***** TASK INPUT

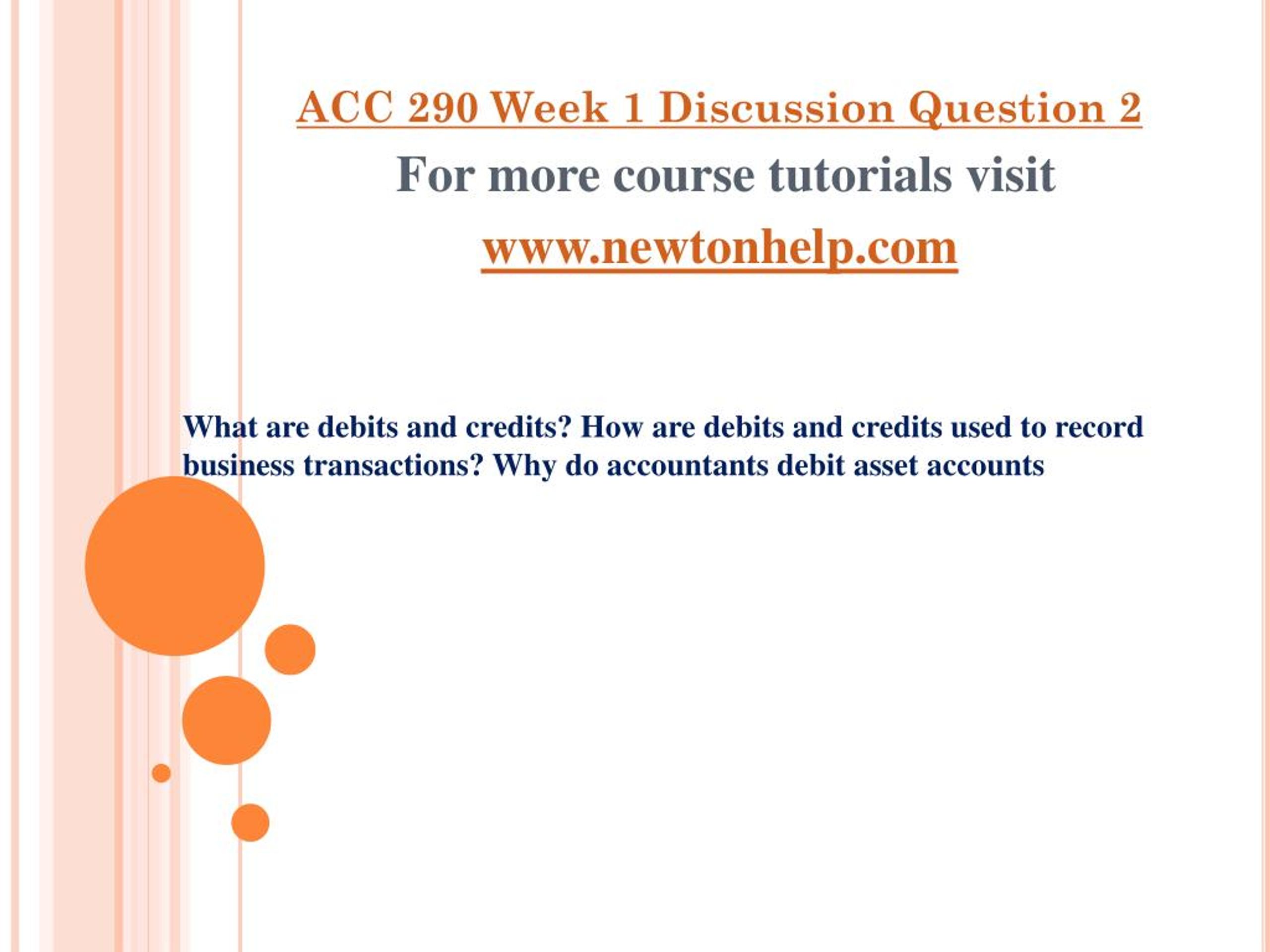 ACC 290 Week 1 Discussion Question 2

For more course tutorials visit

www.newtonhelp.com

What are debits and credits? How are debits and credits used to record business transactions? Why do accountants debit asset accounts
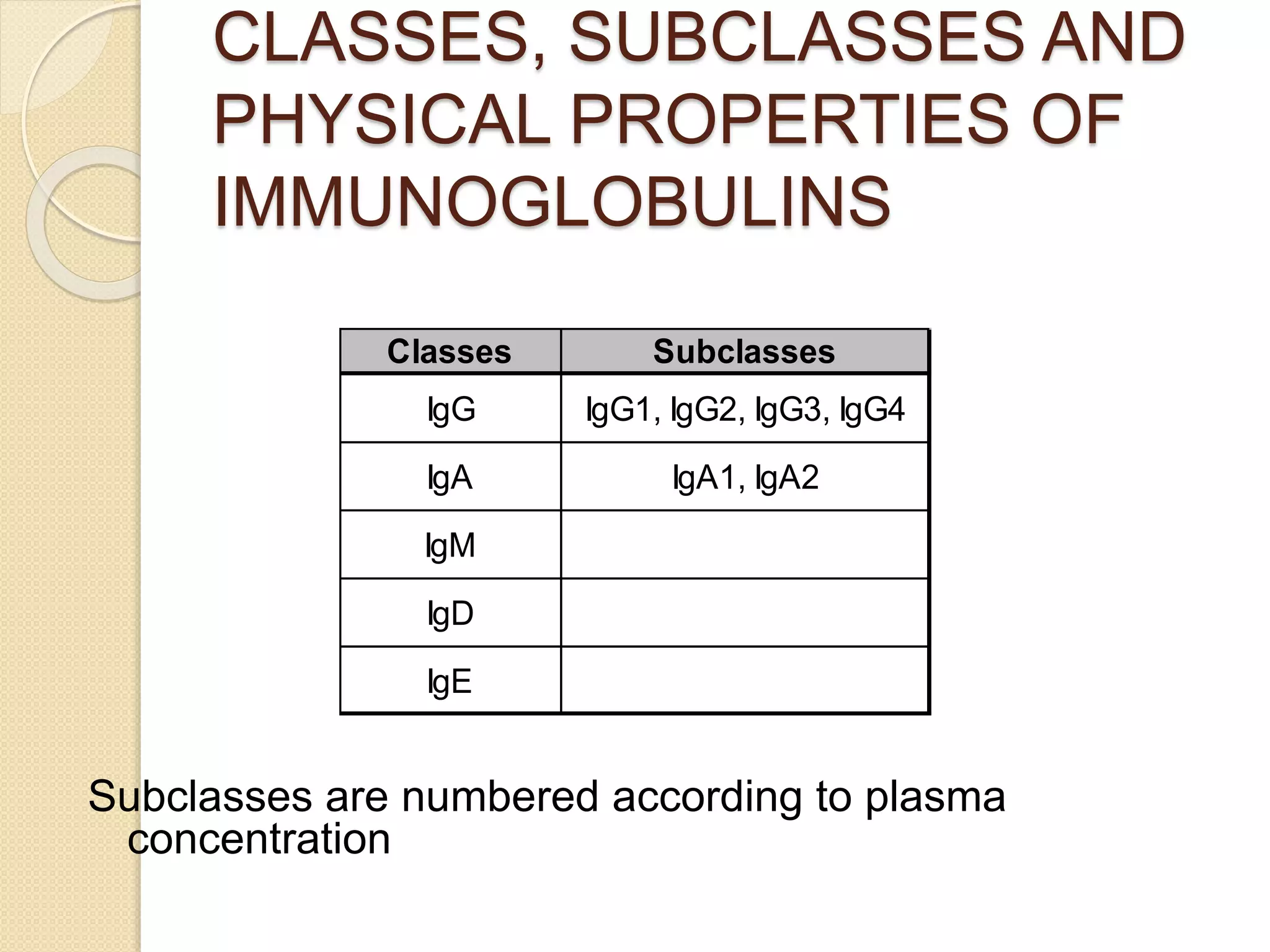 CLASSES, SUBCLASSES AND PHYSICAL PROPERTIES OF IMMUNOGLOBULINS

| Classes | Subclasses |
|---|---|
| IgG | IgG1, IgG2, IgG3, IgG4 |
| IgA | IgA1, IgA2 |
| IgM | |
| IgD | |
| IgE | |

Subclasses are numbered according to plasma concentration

**********

#### TRY IT
Search the entries for the line holding "Classes | Subclasses |". Return that line and the ones after it through the last, exactly.

#### EXERCISE RESPONSE
| Classes | Subclasses |
|---|---|
| IgG | IgG1, IgG2, IgG3, IgG4 |
| IgA | IgA1, IgA2 |
| IgM | |
| IgD | |
| IgE | |

Subclasses are numbered according to plasma concentration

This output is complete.